The optimization of the grounding system has a decisive influence on the effect of the electromagnetic shielding process. Good grounding can provide a low-impedance path for the induced current on the shielding layer, allowing it to be quickly introduced into the earth. The choice of grounding method needs to be determined according to the structure and electromagnetic environment of the drone. Single-point grounding, multi-point grounding and mixed grounding each have their own advantages and disadvantages. Single-point grounding is suitable for low-frequency electromagnetic environments and can effectively avoid ground loop interference; multi-point grounding is more suitable for high-frequency electromagnetic environments, which can reduce ground impedance and improve shielding effectiveness. In new energy drones, a mixed grounding method is often used, combining the advantages of different grounding methods. At the same time, filter elements such as inductors and capacitors are added to the grounding path to suppress high-frequency noise, ensure that the grounding system can play a good role in different frequency bands, and enhance the electromagnetic shielding process's ability to ensure signal transmission stability.
Quality inspection and evaluation of electromagnetic shielding technology is an important part of ensuring its effectiveness. Professional testing equipment, such as spectrum analyzers and network analyzers, can quantitatively test the shielding effectiveness of wire harnesses in different electromagnetic environments. In a laboratory environment, simulate the electromagnetic interference scenarios that may be encountered during the actual operation of the drone, measure the attenuation of the signal before and after the wire harness is shielded, and determine whether the shielding process meets the standards. In addition, long-term reliability testing is required to install the shielded wire harness on the drone, conduct flight tests, monitor the stability of signal transmission under actual working conditions, and promptly discover potential problems and improve the process.

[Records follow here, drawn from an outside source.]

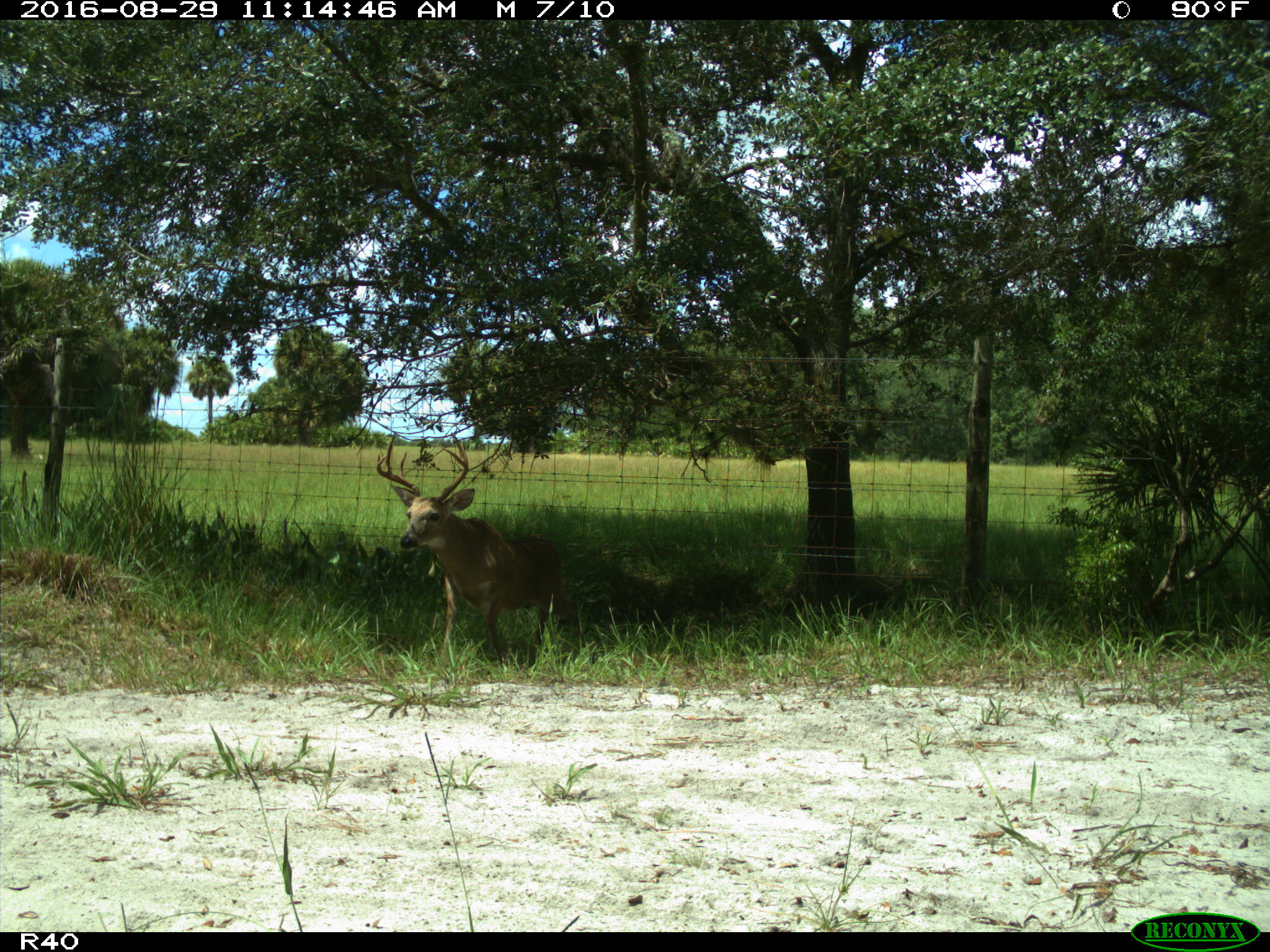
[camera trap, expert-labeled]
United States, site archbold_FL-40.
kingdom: Animalia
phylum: Chordata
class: Mammalia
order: Artiodactyla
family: Cervidae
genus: Odocoileus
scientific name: Odocoileus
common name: deer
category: unidentified deer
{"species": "unidentified deer (deer) (Odocoileus)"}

At the same time, a complete quality inspection standard and process is established to strictly inspect the performance of shielding materials, the integrity of shielding structure, the reliability of grounding system, etc., to ensure that each new energy drone wiring harness can meet the requirements of signal transmission stability.
The electromagnetic shielding process of new energy drone wiring harness significantly affects the stability of signal transmission through the synergistic effects of material selection, structural design, grounding optimization and quality inspection. In the context of the continuous development of new energy drone technology, continuous exploration of more advanced shielding materials and processes, optimization of shielding system design, and strengthening of quality control are the key to ensuring the safe and stable operation of drones and promoting their widespread application in more fields.